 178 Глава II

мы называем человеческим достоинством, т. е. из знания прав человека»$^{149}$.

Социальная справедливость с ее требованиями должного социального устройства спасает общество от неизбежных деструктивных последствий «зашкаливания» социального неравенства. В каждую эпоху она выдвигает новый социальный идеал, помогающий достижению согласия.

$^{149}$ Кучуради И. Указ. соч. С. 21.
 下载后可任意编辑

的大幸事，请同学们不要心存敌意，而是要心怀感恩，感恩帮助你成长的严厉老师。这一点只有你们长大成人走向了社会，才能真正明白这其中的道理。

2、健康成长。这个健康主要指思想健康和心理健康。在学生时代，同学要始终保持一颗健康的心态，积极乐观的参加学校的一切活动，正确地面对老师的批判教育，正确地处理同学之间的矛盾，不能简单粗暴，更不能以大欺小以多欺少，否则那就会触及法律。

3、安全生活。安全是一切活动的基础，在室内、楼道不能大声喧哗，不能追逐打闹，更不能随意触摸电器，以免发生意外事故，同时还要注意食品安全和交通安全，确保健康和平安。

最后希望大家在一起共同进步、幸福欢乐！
- - - - - - -
## Work to complete
Retype every line of the listing exactly as it appears.

## Output of the task
 178 Глава II

мы называем человеческим достоинством, т. е. из знания прав человека»$^{149}$.

Социальная справедливость с ее требованиями должного социального устройства спасает общество от неизбежных деструктивных последствий «зашкаливания» социального неравенства. В каждую эпоху она выдвигает новый социальный идеал, помогающий достижению согласия.

$^{149}$ Кучуради И. Указ. соч. С. 21.
 下载后可任意编辑

的大幸事，请同学们不要心存敌意，而是要心怀感恩，感恩帮助你成长的严厉老师。这一点只有你们长大成人走向了社会，才能真正明白这其中的道理。

2、健康成长。这个健康主要指思想健康和心理健康。在学生时代，同学要始终保持一颗健康的心态，积极乐观的参加学校的一切活动，正确地面对老师的批判教育，正确地处理同学之间的矛盾，不能简单粗暴，更不能以大欺小以多欺少，否则那就会触及法律。

3、安全生活。安全是一切活动的基础，在室内、楼道不能大声喧哗，不能追逐打闹，更不能随意触摸电器，以免发生意外事故，同时还要注意食品安全和交通安全，确保健康和平安。

最后希望大家在一起共同进步、幸福欢乐！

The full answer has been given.